Turbulence in stratified rotating topographic wakes
Jinyuan Liu, Pranav Puthan, Sutanu Sarkar

TL;DR
This study uses large-eddy simulations to analyze how stratification and rotation influence turbulence mechanisms in topographic wakes, revealing distinct instability regimes and their dependence on environmental parameters.
Contribution
It systematically identifies and quantifies the dominant turbulence instabilities in stratified, rotating wakes, providing new predictive relationships for different flow regimes.
Findings
Vertical shear-driven Kelvin-Helmholtz instability dominates under strong stratification.

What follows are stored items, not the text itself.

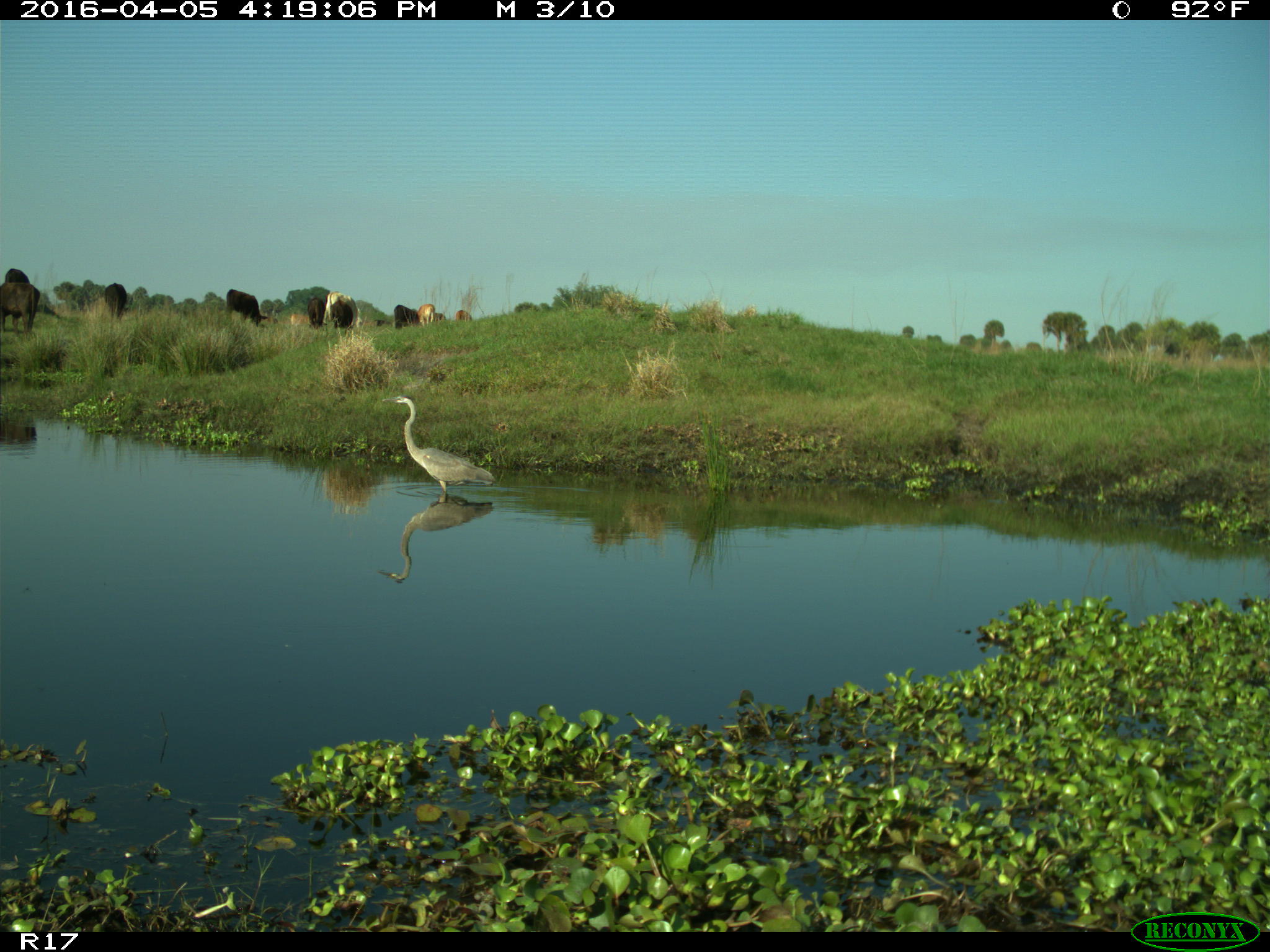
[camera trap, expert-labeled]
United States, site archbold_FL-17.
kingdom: Animalia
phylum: Chordata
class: Mammalia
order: Artiodactyla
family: Bovidae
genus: Bos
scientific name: Bos taurus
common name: domestic cow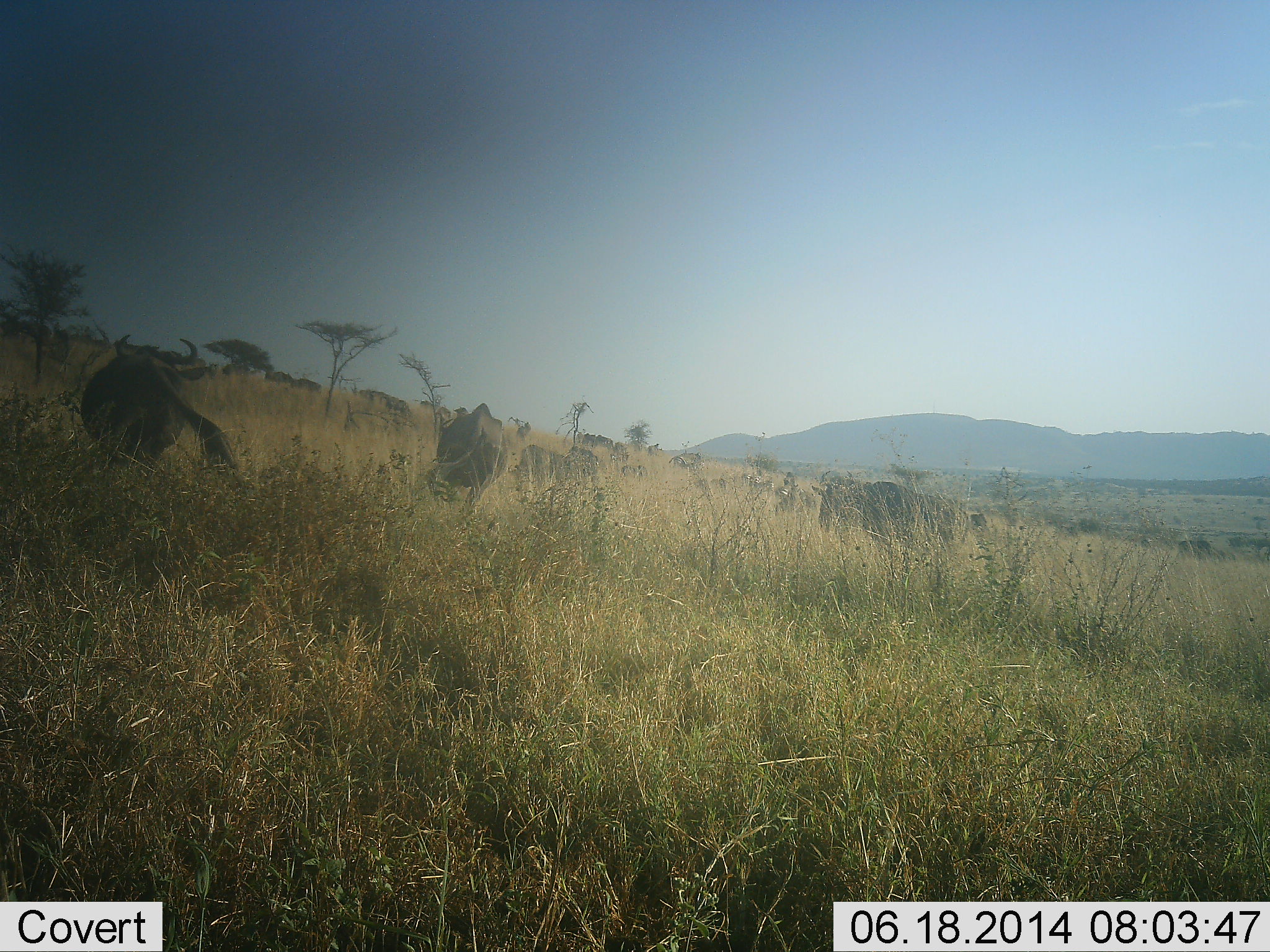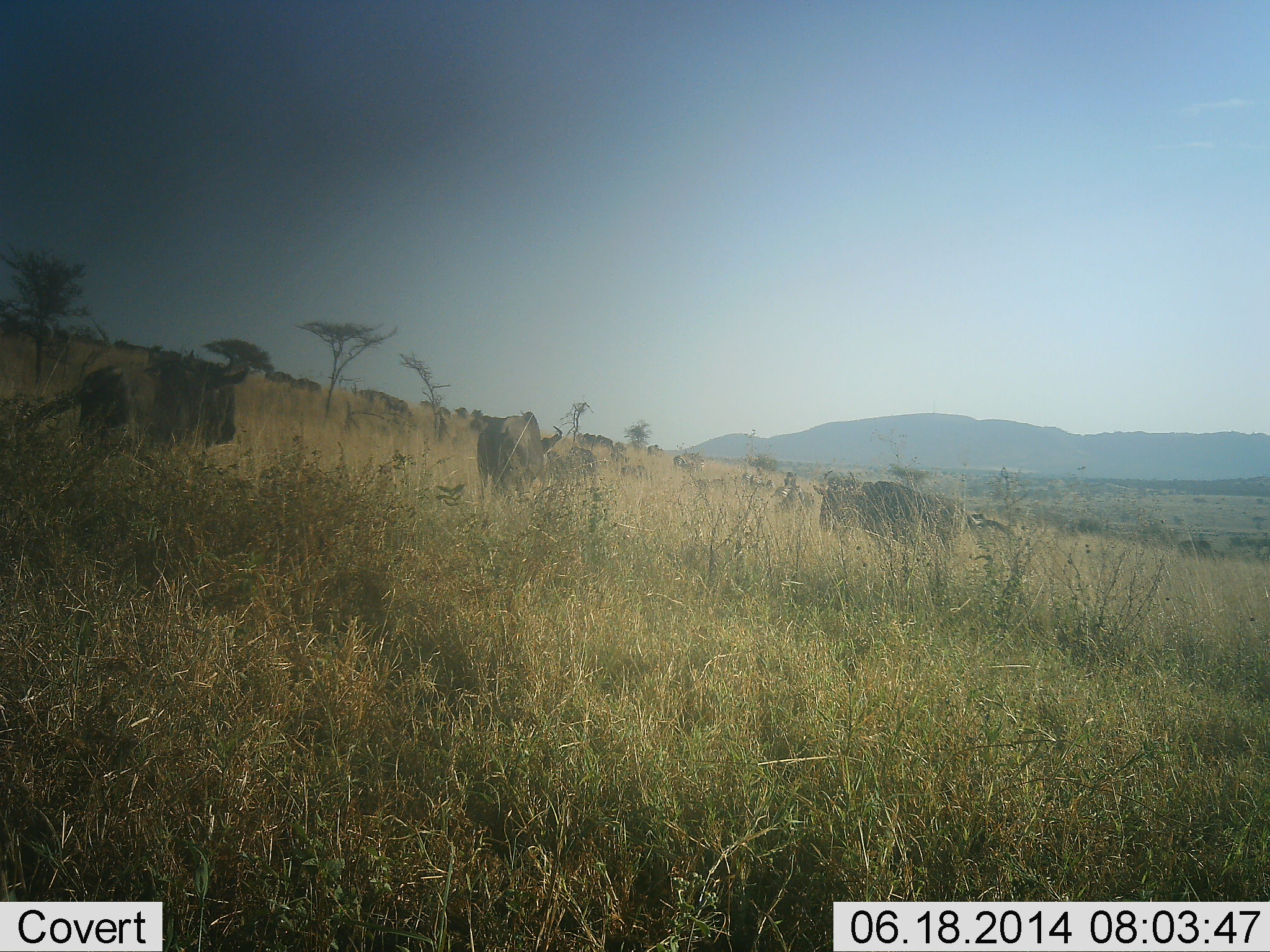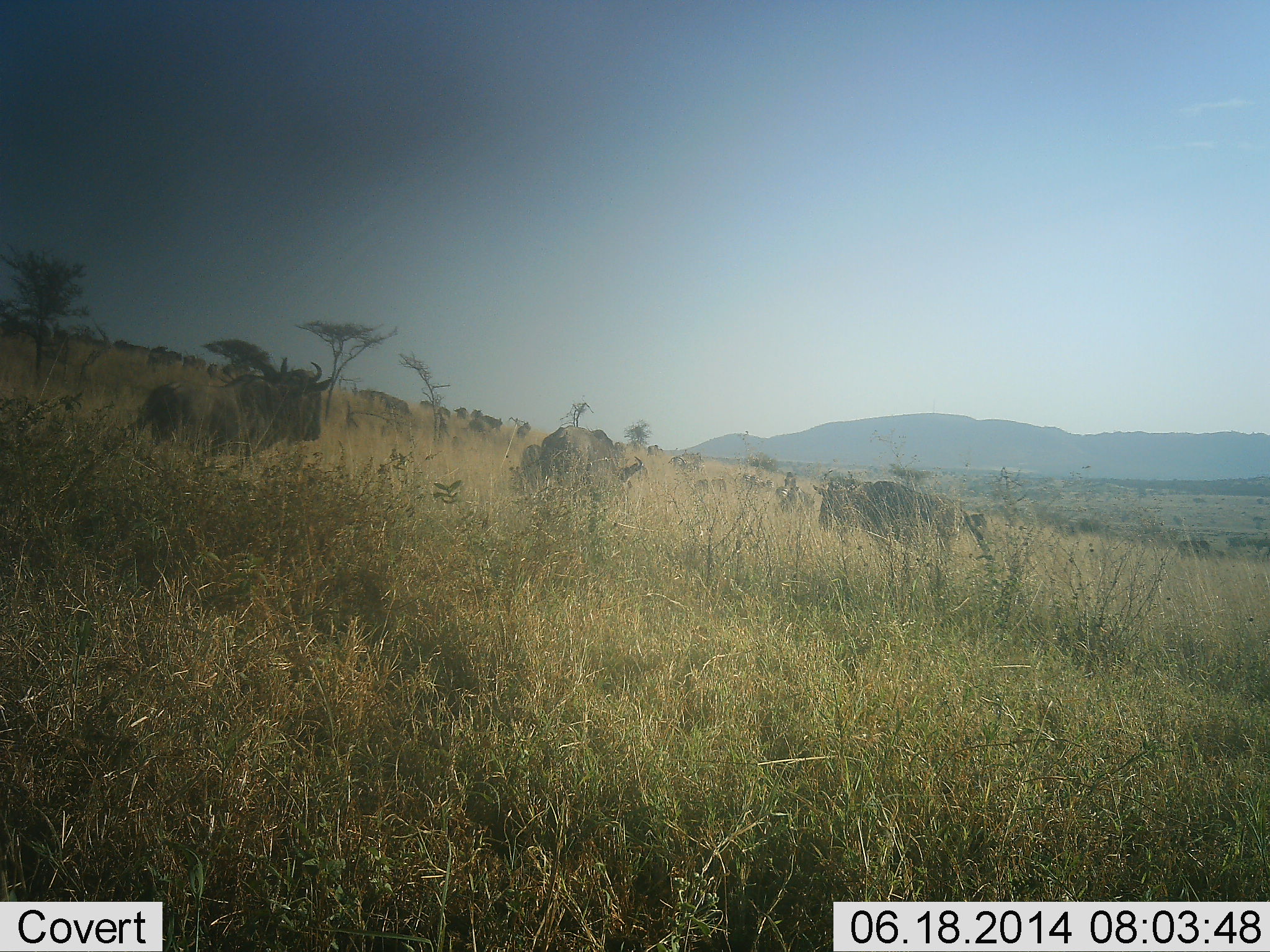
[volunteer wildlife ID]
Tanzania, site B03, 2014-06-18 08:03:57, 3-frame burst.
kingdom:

Centrifugal/inertial instability peaks at intermediate rotation rates.
Rotation suppresses vertical shear and Kelvin-Helmholtz turbulence.
Abstract
Turbulence generation mechanisms in stratified, rotating flows past three-dimensional (3D) topography remain underexplored, particularly in submesoscale (SMS) regimes critical to geophysical applications. Using turbulence-resolving large-eddy simulations, we systematically dissect the interplay of stratification and rotation in governing the dynamics of wake turbulence. Our parametric study reveals that turbulent dissipation in the near wake is dominated by two distinct instabilities: (1) vertical shear-driven Kelvin-Helmholtz instability (KHI), amplified by oblique dislocation of K\'arm\'an vortices under strong stratification, and (2) centrifugal/inertial instability (CI), which peaks at intermediate rotation rates (Rossby number order unity, SMS regime) and relatively weaker stratification. Notably, strong rotation dampens vertical shear and weakens KHI-driven turbulence, while…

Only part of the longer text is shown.